◆ **What to do**:
• A. Answer these questions using the coffee shop passage below:
(i) What is the man sitting at the bar looking through?
(ii) Where is the writer's office?
(iii) How many shots of espresso were in the writer's first coffee?
• B. For each statement, decide whether the coffee shop passage below supports it. Answer yes or no, and quote the words from the passage that settle it.
(i) The woman in high heels is checking her Blackberry.
(ii) The writer's first coffee came with whipped cream.
(iii) The writer plans to make the next coffee decaf.

◆ **Source document**:
I’m sitting here in my favorite little coffee shop here in Cincy. There are people perfectly sprinkled throughout. It almost looks like it’s something set-up for a movie. He’s sitting at the bar looking through Facebook. She’s dressed in high heels, checking her Blackberry while pouring over an Excel-type sheet. She’s definitely working. He looks as if he should be studying, laptop open, books piled up to the right of him, but he’s smiling which makes me think he’s reading some sort of funny email or maybe IM’ing with a friend. He’s sitting right in front of me – hair sticking straight up like he hasn’t showered today. He’s typing along just like me and just like me he pauses every once in awhile to gather his thoughts. Twice now we’ve looked up at the same time and made eye contact which is fine and normal when you’re in a public place, but for some reason it makes me embarrassed so I quickly look back down.
I’m sitting here because it’s a *gorgeous* day and sitting in my office in the basement just didn’t seem fitting. The door is opened and it’s wonderfully warm with a cool breeze every once in awhile making it’s way in and around, perfectly circulating the air before heading out again. I’ve already drank my first coffee – cafe mocha, 16 oz, only 1 shot of espresso, no whip, skim milk, please. I want another, but this time I’ll make it decaf.

◆ **Listed records**:
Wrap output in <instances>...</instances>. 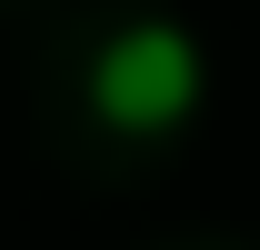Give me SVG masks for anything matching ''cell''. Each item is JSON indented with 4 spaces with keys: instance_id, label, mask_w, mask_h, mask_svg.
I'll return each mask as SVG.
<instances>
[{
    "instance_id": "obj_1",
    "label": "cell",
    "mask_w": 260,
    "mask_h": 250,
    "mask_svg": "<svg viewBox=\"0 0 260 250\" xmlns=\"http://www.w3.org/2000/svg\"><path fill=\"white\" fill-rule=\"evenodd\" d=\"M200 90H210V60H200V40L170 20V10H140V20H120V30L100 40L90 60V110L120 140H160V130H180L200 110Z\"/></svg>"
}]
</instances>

◆ **In response**:
• A.
(i) Facebook.
(ii) In the basement.
(iii) One.

• B.
(i) Yes: "She’s dressed in high heels, checking her Blackberry"
(ii) No: "no whip"
(iii) Yes: "this time I’ll make it decaf."